Exhibit 99.1
Footnotes to Form 4:
(1) This filing is being filed by the following Reporting Persons: (i) PEP VIII International Ltd. (“PEP International”), (ii) Providence Equity GP VIII L.P. (“PEP GP VIII”), (iii) PEP VIII (Scotland) International Ltd. (“PEP Scotland International”), (iv) Providence Equity GP VIII (Scotland) L.P. (“PEP GP Scotland”), (v) Providence Equity Partners VIII-A L.P. (“PEP VIII-A”), (vi) Providence Equity Partners VIII (Scotland) L.P. (“PEP Scotland”), (vii) PEP VIII Intermediate 5 L.P. (“PEP 5”), (viii) PEP VIII Intermediate 6 L.P. (“PEP 6”), (ix) PEP VIII Advertising Co-Investment L.P. (“PEP Advertising”), (x) PEP VIII GP LLC (“SPV GP”), (xi) PEP VIII-A SPV, L.P. (“PEP VIII-A SPV”), (xii) PEP VIII (Scotland) SPV, L.P. (“PEP Scotland SPV”), (xiii) PEP VIII SPV, L.P. (“PEP 5 SPV”), (xiv) PEP VIII-A AIV SPV, L.P. (“PEP 6 SPV”), and (xv) PEP VIII Co-Invest SPV, L.P. (“PEP Advertising SPV”, and together with PEP VIII-A SPV, PEP Scotland SPV, PEP 5 SPV and PEP 6 SPV, the “PEP SPVs”).
(2) PEP International is the sole general partner of PEP GP VIII which, in turn, is the sole member of SPV GP. SPV GP is the sole general partner of each of the PEP SPVs.
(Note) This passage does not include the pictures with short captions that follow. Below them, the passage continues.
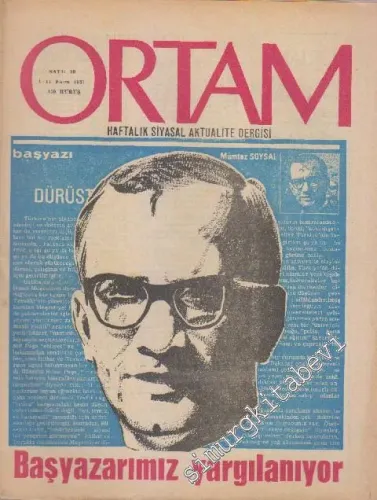 Ortam Haftalık Siyasal Aktualite Dergisi - Sayı: 19      Ekim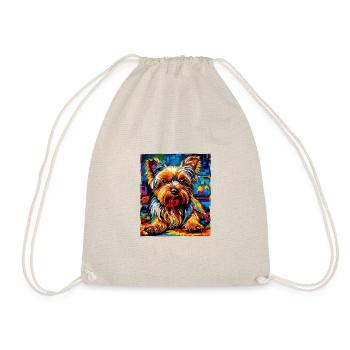Yorkshire Terrier Hund Porträt - Turnbeutel - Natur - Vorne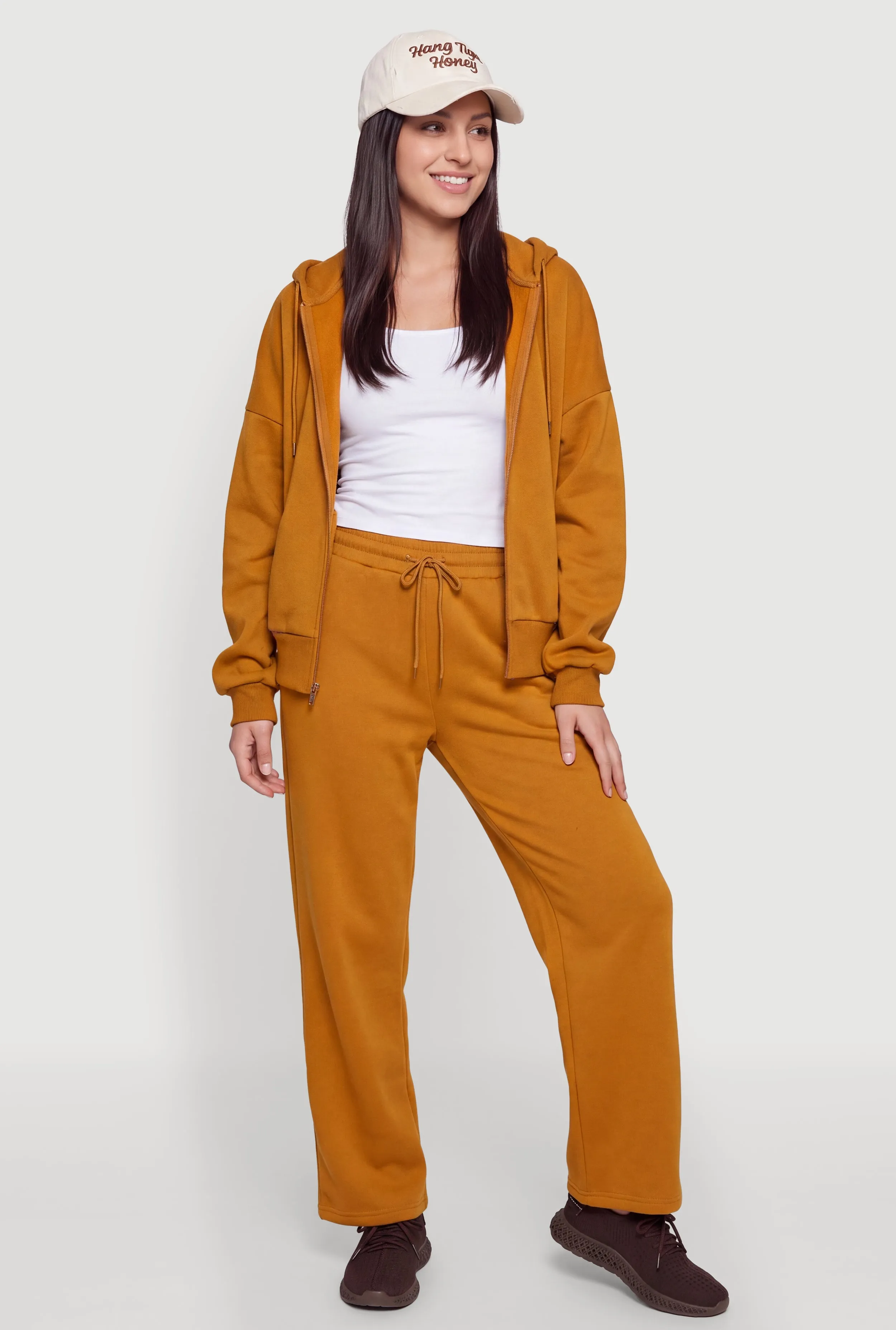 Wide Leg Drawstring Waist Sweatpants sold by Rainbow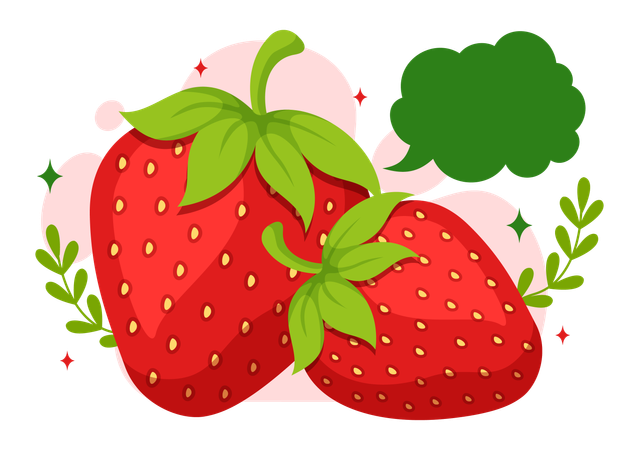 Strawberry Day  Illustration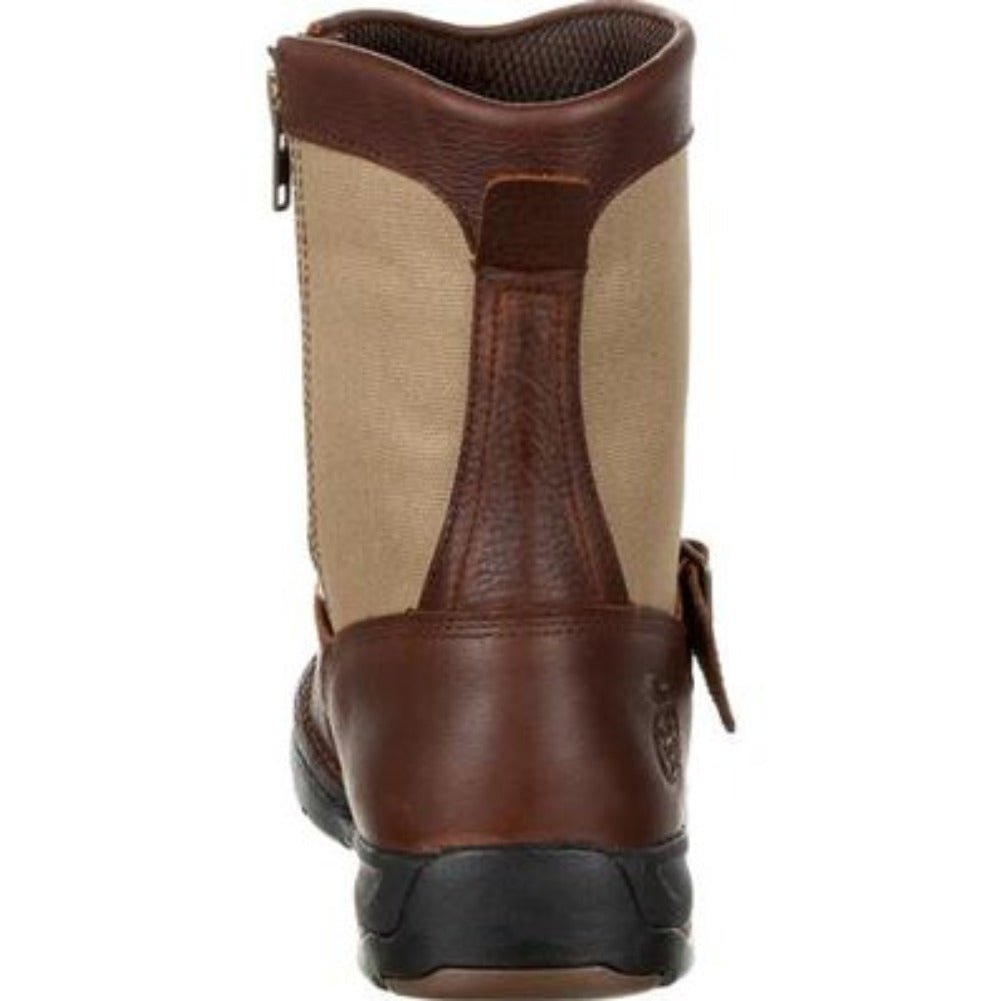 GEORGIA BOOT ATHENS MEN'S WATERPROOF SIDE - ZIP BOOTS GB00245 IN BROWN - TLW Shoes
PEP International, PEP GP VIII and SPV GP may be deemed to indirectly beneficially own the securities directly held by the PEP SPVs.
(3) PEP Scotland International is the sole general partner of PEP GP Scotland. PEP GP Scotland is the sole general partner of PEP Scotland. PEP GP VIII is the sole general partner of each of PEP VIII-A, PEP 5, PEP 6 and PEP Advertising. PEP GP VIII is also the holder of all of the equity interests in PEP Scotland International. PEP VIII-A SPV is a subsidiary of PEP VIII-A, PEP Scotland SPV is a subsidiary of PEP Scotland, PEP 5 SPV is a subsidiary of PEP 5, PEP 6 SPV is a subsidiary of PEP 6 and PEP Advertising SPV is a subsidiary of PEP Advertising.
(4) The Issuer’s Series A Convertible Perpetual Preferred Stock, par value $0.01 per share (the “Series A Preferred Stock”), is convertible at the option of a holder at any time into shares of the Issuer’s Common Stock, par value $0.01 per share (the “Common Stock”) at a conversion price of $16.00 per share and a conversion rate of 62.50 shares of Common Stock per share of Series A Preferred Stock, as specified in the Articles Supplementary (the “Articles Supplementary”) filed by the Issuer on April 20, 2020, with the State Department of Assessments and Taxation of Maryland (included as Exhibit 3.1 to the Issuer’s Form 8-K filed with the SEC on April 20, 2020).
(5) On March 1, 2022, in accordance with the terms of the Articles Supplemetary, including accrual of applicable dividends, (i) PEP VIII-A SPV converted 75,484 shares of Series A Preferred Stock into 4,772,791 shares of Common Stock at $16.00 per share, (ii) PEP Scotland SPV converted 1,139 shares of Series A Preferred Stock into 72,019 shares of Common Stock at $16.00 per share, (iii) PEP 5 SPV converted 110,581 shares of Series A Preferred Stock into 6,991,945 shares of Common Stock at $16.00 per share, (iv) PEP 6 SPV converted 37,796 shares of Series A Preferred Stock into 2,389,810 shares of Common Stock at $16.00 per share, and (v) PEP Advertising SPV converted 50,000 shares of Series A Preferred Stock into 3,161,459 shares of Common Stock at $16.00 per share.
(6) Directly held by Michael J. Dominguez, who is a director of PEP International and a director of the Issuer. Any securities issued to Mr. Dominguez for his service as a director of the Issuer are held by Mr. Dominguez for the benefit of funds or entities affiliated with PEP International.
(7) The Series A Preferred Stock is perpetual and therefore has no expiration date.
(8) Each Reporting Person disclaims beneficial ownership of the securities reported herein for purposes of Section 16 of the Securities Exchange of 1934, as amended, or for any other purpose, except to the extent of its respective pecuniary interest therein, if any.